>> start

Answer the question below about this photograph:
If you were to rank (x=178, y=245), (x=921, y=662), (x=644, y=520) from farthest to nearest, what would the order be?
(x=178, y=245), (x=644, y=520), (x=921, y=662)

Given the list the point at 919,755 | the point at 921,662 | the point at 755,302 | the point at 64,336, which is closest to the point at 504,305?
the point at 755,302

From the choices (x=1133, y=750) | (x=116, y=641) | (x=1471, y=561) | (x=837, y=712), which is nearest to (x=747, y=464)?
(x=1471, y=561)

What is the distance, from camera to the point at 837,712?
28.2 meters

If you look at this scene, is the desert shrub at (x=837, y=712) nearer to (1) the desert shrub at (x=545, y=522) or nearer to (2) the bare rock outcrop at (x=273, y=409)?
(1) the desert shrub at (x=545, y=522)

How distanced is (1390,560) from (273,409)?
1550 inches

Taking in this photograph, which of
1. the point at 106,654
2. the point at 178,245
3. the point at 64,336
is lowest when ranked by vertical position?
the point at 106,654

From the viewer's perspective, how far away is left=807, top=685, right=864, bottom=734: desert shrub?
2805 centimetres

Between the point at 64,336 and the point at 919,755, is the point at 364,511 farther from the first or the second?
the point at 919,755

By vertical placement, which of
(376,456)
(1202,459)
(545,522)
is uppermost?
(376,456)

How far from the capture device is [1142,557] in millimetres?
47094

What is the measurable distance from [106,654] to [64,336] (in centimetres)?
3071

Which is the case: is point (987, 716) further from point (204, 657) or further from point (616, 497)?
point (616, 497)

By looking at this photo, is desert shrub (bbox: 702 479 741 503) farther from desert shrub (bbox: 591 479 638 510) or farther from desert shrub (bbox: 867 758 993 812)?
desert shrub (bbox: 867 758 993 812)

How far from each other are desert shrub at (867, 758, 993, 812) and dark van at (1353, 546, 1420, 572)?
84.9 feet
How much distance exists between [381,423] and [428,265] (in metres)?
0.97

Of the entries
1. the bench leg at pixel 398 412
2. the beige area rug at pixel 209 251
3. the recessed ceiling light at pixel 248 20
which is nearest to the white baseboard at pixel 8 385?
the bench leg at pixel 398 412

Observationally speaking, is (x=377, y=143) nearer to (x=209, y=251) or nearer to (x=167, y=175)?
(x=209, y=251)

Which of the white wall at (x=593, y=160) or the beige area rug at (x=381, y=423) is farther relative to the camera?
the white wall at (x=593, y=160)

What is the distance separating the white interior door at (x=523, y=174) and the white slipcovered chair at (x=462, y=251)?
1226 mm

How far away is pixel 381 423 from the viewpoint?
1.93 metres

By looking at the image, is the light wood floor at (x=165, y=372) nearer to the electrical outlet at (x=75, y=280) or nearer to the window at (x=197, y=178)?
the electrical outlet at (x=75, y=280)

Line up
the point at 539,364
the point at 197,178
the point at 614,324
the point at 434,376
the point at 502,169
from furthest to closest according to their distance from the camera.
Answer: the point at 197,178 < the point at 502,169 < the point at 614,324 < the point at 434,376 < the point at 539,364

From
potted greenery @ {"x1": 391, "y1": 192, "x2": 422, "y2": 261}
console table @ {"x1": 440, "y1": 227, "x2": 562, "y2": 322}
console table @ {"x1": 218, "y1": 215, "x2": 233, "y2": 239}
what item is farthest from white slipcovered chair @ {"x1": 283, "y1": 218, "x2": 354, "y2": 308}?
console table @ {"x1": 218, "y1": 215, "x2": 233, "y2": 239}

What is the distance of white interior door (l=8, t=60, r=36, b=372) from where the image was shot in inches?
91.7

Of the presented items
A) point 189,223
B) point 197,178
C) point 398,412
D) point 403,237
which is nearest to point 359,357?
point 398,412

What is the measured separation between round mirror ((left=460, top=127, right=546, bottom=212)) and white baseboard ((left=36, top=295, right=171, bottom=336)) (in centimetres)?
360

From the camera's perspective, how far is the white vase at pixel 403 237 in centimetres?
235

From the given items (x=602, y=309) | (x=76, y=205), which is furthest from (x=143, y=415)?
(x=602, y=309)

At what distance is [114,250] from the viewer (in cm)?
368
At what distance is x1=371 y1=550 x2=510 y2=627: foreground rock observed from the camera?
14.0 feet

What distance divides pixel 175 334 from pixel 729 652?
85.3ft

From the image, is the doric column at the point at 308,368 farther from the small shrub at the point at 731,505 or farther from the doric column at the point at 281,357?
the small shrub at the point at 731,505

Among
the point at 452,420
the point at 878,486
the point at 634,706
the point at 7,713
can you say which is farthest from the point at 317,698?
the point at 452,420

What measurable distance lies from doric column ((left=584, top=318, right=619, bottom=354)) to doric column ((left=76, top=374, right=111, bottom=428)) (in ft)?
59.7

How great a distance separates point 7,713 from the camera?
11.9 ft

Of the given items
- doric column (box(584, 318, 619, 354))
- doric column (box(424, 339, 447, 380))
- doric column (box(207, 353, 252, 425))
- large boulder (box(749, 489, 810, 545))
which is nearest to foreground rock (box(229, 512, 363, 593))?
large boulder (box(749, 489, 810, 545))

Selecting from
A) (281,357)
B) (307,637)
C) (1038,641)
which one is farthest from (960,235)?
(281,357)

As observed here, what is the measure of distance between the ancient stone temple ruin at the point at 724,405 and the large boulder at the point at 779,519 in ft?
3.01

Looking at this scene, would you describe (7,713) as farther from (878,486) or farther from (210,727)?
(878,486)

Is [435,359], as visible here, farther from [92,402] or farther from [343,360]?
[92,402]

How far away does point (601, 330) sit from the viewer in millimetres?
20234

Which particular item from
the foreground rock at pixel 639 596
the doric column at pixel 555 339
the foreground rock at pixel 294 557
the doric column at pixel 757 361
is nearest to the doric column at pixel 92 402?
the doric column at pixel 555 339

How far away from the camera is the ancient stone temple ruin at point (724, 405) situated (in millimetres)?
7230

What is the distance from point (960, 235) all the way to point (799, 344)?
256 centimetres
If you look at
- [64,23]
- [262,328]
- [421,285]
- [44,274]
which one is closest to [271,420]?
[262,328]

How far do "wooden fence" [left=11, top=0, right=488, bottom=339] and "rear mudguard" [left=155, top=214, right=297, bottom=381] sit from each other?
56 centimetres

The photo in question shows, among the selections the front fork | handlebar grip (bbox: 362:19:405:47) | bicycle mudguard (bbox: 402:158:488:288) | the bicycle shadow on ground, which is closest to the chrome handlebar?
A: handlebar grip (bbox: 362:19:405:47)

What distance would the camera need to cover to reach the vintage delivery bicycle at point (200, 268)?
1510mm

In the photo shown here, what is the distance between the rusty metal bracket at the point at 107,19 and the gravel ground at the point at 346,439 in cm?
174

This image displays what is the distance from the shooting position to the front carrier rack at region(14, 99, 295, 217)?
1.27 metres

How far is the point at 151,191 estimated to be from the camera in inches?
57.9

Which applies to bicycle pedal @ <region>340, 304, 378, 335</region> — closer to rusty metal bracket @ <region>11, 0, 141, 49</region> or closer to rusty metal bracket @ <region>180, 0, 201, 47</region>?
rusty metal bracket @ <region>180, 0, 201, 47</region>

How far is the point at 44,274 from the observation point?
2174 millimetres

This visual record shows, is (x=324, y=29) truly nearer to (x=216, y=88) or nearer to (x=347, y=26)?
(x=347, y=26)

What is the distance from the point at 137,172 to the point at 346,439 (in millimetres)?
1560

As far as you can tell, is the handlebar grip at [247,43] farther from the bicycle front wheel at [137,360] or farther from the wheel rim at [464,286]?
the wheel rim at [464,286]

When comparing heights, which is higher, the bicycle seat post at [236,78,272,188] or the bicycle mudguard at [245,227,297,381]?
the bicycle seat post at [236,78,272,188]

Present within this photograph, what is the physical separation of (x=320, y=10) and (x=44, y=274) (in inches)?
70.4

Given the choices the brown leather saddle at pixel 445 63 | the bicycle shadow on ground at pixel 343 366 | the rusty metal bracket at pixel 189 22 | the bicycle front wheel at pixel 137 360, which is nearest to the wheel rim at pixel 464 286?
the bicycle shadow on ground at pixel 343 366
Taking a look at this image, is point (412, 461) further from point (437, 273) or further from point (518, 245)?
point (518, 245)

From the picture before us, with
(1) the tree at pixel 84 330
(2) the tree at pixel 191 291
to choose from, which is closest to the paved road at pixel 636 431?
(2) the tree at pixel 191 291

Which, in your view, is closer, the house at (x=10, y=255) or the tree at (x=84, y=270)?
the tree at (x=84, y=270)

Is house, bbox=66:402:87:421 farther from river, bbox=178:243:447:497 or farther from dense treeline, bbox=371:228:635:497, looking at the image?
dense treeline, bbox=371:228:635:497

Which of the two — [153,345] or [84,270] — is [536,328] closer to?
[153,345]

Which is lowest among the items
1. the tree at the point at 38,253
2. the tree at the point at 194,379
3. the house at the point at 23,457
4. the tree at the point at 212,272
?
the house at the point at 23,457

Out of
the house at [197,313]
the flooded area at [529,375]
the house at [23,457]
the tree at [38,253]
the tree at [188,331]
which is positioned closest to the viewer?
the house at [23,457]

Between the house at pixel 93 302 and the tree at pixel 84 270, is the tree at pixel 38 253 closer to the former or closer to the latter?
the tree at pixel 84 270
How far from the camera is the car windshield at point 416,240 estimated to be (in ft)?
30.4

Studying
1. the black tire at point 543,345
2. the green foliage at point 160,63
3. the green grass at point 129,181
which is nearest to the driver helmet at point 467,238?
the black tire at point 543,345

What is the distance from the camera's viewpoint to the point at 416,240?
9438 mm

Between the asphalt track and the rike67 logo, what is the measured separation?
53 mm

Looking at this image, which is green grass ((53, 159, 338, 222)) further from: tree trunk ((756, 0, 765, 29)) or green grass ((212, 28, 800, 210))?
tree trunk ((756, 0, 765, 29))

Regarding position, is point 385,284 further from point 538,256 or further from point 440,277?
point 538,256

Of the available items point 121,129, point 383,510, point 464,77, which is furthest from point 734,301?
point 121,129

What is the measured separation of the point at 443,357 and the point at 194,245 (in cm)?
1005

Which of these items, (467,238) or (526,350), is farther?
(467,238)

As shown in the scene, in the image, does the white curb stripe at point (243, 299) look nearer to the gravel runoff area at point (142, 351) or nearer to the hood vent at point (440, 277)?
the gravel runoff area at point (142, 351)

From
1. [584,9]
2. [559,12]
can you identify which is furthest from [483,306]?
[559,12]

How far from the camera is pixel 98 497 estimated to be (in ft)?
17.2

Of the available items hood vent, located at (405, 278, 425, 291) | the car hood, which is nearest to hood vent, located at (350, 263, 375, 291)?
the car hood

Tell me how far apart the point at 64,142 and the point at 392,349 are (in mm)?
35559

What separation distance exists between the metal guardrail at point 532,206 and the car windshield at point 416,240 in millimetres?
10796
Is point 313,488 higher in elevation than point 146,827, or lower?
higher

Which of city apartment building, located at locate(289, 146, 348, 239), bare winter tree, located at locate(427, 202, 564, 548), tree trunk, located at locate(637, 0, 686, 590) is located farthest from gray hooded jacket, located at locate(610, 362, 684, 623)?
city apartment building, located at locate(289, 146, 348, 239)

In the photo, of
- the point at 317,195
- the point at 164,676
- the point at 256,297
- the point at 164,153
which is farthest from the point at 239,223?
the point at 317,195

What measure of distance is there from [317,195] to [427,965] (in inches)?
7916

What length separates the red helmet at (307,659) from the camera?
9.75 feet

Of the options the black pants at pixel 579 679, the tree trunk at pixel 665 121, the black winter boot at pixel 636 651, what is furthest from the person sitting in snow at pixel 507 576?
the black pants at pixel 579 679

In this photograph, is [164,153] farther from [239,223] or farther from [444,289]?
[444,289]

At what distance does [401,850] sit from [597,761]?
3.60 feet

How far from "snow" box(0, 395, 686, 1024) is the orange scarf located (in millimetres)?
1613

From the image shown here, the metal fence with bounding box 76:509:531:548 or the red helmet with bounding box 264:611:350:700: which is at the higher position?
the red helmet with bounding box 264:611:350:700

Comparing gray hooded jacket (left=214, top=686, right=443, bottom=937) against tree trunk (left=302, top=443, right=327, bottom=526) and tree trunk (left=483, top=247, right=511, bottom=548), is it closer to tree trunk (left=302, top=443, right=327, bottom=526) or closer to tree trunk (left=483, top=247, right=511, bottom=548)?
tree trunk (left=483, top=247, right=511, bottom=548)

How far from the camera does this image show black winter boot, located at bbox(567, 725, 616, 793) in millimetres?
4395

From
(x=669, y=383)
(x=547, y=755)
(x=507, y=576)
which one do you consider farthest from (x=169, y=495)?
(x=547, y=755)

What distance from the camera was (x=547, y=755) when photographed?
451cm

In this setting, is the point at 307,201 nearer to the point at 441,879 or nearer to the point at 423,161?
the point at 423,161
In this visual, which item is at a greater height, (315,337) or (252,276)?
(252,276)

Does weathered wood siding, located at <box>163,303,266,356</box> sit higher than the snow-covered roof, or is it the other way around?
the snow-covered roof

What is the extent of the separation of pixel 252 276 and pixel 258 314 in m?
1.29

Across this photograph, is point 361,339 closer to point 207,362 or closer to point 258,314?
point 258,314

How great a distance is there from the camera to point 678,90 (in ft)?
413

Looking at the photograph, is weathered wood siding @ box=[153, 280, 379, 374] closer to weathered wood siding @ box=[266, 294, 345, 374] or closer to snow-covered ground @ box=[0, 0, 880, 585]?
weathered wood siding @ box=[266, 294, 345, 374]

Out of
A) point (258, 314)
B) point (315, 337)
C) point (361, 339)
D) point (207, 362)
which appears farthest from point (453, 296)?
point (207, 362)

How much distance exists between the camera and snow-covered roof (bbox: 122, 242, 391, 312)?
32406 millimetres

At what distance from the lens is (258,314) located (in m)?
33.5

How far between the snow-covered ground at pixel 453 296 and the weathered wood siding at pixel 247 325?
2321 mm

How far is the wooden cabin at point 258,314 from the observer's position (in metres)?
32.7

>> end

PROBLEM
Rewrite the items starting at the very beginning and ending with the line that contains "(x=178, y=245), (x=644, y=520), (x=921, y=662)", putting "most distant" in place of "farthest" and leaving everything else unchanged.

RESULT FOR THIS EXERCISE
Answer the question below about this photograph:
If you were to rank (x=178, y=245), (x=921, y=662), (x=644, y=520) from most distant to nearest, what would the order be?
(x=178, y=245), (x=644, y=520), (x=921, y=662)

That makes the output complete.